- [Task instructions]
Lines before the one containing "How much separation" are excluded. Repeat that line and every line after it, exactly.

- [Data for the task]

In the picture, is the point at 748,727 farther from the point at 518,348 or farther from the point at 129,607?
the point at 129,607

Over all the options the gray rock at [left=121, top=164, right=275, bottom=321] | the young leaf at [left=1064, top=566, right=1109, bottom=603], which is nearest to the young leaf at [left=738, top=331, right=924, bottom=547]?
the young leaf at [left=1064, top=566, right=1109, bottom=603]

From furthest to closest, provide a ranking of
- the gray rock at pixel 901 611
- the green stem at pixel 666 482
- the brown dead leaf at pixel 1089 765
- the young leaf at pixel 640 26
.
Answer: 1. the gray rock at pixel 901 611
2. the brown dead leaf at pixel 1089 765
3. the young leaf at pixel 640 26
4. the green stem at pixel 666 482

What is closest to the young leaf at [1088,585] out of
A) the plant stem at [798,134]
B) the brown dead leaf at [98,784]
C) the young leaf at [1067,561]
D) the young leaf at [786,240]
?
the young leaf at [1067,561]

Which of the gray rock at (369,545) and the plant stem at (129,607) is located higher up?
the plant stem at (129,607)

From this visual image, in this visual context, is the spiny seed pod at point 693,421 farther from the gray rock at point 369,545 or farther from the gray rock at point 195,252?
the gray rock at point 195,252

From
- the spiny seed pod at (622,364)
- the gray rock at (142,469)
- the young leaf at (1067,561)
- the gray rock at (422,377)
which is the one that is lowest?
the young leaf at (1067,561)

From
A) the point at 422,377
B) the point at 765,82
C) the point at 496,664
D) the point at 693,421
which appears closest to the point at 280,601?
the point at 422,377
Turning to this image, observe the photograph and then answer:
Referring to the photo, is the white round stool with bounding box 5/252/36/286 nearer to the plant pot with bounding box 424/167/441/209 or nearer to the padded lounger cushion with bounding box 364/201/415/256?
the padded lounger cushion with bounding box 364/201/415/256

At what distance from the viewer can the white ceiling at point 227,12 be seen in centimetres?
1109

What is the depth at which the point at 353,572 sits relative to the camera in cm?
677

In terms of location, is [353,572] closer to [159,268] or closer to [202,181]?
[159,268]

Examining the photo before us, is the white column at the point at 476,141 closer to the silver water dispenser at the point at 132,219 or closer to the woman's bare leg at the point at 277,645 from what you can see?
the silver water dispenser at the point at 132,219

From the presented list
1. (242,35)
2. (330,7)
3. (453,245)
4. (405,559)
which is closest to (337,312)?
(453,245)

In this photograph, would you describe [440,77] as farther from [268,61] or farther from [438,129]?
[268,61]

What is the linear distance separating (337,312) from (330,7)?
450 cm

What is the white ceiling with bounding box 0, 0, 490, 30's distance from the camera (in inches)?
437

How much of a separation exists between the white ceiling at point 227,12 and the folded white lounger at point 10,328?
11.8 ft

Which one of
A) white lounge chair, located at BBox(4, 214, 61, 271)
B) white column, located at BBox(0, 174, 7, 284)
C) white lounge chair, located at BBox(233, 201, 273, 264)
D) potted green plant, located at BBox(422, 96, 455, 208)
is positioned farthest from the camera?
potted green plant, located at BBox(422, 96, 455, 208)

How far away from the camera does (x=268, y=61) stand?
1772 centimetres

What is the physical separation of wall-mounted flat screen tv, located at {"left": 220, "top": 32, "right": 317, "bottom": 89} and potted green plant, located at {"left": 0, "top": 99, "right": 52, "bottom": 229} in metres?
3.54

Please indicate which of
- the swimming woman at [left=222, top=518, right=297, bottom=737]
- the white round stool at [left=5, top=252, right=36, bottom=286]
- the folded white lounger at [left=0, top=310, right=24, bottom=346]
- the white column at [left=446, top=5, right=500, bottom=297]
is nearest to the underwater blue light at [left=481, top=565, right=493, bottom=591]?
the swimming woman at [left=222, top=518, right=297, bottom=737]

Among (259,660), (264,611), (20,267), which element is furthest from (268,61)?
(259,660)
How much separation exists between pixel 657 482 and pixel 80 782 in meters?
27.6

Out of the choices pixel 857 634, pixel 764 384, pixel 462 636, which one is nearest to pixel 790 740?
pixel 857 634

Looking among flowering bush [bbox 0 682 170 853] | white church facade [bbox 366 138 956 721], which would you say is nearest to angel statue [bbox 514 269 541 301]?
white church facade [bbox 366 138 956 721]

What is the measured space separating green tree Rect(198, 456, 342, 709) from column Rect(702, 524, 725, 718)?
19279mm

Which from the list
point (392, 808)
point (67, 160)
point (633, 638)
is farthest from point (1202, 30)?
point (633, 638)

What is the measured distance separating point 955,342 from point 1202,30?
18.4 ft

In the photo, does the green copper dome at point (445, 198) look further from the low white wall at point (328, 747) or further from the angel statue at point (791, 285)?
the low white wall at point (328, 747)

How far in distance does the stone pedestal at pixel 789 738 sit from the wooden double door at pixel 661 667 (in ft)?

- [Final answer]
How much separation exists between pixel 657 482 and pixel 80 782 in meters?
27.6

Out of the choices pixel 857 634, pixel 764 384, pixel 462 636, which one is nearest to pixel 790 740?
pixel 857 634

Looking among flowering bush [bbox 0 682 170 853] | white church facade [bbox 366 138 956 721], which would you say is nearest to angel statue [bbox 514 269 541 301]?
white church facade [bbox 366 138 956 721]

What is the measured space separating green tree Rect(198, 456, 342, 709) from column Rect(702, 524, 725, 718)?
19279mm

Which from the list
point (392, 808)
point (67, 160)
point (633, 638)
is farthest from point (1202, 30)?
point (633, 638)

What is the measured distance separating point 955,342 from point 1202,30?
18.4 ft

In the photo, does the green copper dome at point (445, 198) look further from the low white wall at point (328, 747) or further from the angel statue at point (791, 285)?
the low white wall at point (328, 747)

How far in distance does the stone pedestal at pixel 789 738 sit from the wooden double door at pixel 661 667 (in ft)?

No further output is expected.